Monday, January 25, 2010

Men: Sharp Suits

While the times may change, the appeal of a well-tailored suit never does. We've selected our favorite looks from the coffee-table tome Sharp Suits, which tracks the history of the garment over the past 100 years, and asked the author, fashion expert Eric Musgrave, to provide exclusive commentary on the stories behind the styles.



1. 1940s Suit
On either side of the Atlantic, under the wartime clothing restrictions, the turn-ups or cuffs would not have been allowed. Nor would the flaps on the pockets. Still, it's a superb example of how good a Donegal tweed can look.
Photograph courtesy of Corbis/Bettmann.

2. Dean Martin and Frank Sinatra
Dino and Frankie arrive at Heathrow London in 1961. Wherever they are heading, it looks like fun. . .
Photograph courtesy of Mirrorpix

3. Patrick MacNee
Oddly enough, it's very hard to find good color pictures from the sixties cult series The Avengers, but I can tell you that this suit was a mole-brown color. Sharp-eyed readers will have noticed the lack of a breast pocket on this suit jacket.
Photograph courtesy of Corbis/Bettmann

4. Sean Connery
Let's hear it for Anthony Sinclair, the London tailor who created the Bond look in the early days. Sinclair was the tailor of Terence Young, who directed the first, second, and fourth James Bond movies (Dr. No, From Russia With Love, and Thunderball). Young decided that Sean Connery needed a bit of help to look cool.
Photograph courtesy of Photofest

5. 1964 Hart Schaffner Marx Suit
A classic image from 1964, courtesy of Chicago-based Hart Schaffner Marx. It's a simple three-button affair, but who wouldn't want to look as good as this?
Photograph courtesy of Woolmark Archive and London College of Fashion

6. Aquascutum Suit
By 1964, considerable efforts were being made to promote menswear to, er, men.
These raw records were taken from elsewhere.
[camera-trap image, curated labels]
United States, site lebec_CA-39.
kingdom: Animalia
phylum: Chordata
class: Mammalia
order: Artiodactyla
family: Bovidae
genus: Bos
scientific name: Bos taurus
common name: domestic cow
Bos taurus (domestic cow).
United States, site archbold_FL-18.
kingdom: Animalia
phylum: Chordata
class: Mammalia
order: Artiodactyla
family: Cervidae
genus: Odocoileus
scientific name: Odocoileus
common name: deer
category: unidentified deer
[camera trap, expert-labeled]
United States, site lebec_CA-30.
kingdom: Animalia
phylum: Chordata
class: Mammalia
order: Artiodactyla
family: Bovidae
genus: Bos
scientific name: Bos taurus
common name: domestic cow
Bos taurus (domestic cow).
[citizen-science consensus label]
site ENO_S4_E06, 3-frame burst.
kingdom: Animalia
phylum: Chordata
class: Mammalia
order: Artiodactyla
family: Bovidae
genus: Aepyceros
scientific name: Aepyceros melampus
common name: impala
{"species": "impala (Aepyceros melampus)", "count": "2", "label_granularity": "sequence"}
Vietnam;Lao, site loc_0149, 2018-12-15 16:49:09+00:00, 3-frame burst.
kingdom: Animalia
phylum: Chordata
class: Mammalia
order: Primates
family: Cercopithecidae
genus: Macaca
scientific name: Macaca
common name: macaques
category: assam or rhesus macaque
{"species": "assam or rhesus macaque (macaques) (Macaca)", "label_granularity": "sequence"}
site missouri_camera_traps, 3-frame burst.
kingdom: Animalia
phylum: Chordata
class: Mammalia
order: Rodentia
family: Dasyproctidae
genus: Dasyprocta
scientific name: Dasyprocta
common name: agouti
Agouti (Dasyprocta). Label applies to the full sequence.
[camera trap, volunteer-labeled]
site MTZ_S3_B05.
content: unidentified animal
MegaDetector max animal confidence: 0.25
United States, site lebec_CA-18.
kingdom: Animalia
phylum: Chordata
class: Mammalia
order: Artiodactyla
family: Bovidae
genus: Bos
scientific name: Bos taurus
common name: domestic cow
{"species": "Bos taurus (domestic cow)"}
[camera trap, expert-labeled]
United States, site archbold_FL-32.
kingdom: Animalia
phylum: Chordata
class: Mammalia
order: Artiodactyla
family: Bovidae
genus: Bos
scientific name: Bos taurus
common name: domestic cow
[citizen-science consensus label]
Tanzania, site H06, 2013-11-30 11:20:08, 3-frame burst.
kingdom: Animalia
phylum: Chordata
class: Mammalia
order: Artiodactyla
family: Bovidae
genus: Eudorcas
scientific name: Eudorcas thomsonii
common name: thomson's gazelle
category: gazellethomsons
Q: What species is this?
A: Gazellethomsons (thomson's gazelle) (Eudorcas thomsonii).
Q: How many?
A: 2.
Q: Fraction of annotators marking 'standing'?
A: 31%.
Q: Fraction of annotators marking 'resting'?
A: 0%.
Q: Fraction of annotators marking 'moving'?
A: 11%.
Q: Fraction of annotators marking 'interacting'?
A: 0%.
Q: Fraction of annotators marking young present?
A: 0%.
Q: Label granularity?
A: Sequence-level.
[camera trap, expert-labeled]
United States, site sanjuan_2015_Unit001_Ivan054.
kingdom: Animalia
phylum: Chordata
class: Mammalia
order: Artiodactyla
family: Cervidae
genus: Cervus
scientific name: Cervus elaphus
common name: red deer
This fine photo for Aquascutum was shot in Cambridge, England.
Photograph courtesy of Aquascutum Archives

7. Three-piece Checked Suits
Hector Powe was one of the smaller British "multiple tailors"—retailers with a national chain of shops—but it still offered stylish 3-piece suits in 1964.
Photograph courtesy of Woolmark Archive and London College of Fashion

8. Don Figueroa
This Spanish aristocrat, Don Jaime de Mesia Figueroa, was photographed in about 1967 by Patrick, Lord Lichfield, a cousin of Her Majesty Queen Elizabeth II. It takes some style to carry off this eight-button double-breasted suit.
Photograph courtesy of Corbis/Patrick Lichfield/Condé Nast Archive

9. Two-button Suit
We have the American brand Cricketeer to thank for this fine image from 1970. Nice juxtaposition of formal suit and relaxed rollneck sweater. . . It's 40 years old yet looks totally now!
Photograph courtesy of Woolmark Archive and London College of Fashion

10. Bold Checked Suit
Frustratingly, we know very little of this French confection from 1970, but I like the way that the buttons on the guy's sweater are about the same size as the squares at the centre of the check. It's a Woolmark image, so we must presume this fabulous fabric is wool.
Photograph courtesy of Woolmark Archive and London College of Fashion

11. Chauvet Suit
A museum piece from 1970—a jacquard weave from a French entity called Chauvet (a fabric producer or a clothing manufacturer—does anyone know?). What a brilliant suit!
Photograph courtesy of Woolmark Archive and London College of Fashion

12. Carlo Palazzi Suits
Cooler, cooler, coolest! How long did it take to get the stripes on the right-hand suit to line up? These are suits from Italian designer Carlo Palazzi in 1975.

13. Paul Weller
Paul Weller has been a men's style icon for 30-plus years. Here's the angry young man in the Jam way back in 1978, in a black suit that is a classic.
Photograph courtesy of Corbis/Jeff Albertson

(Details magazine)

I LOVE......this piece! There is nothing that compares to a stylish man; you know, the man that appreciates his fashions just as much as we women. A "blast from the past" is always refreshing, as suits were De rigueur in years past. This book will actually make a great gift for any lover of fashion.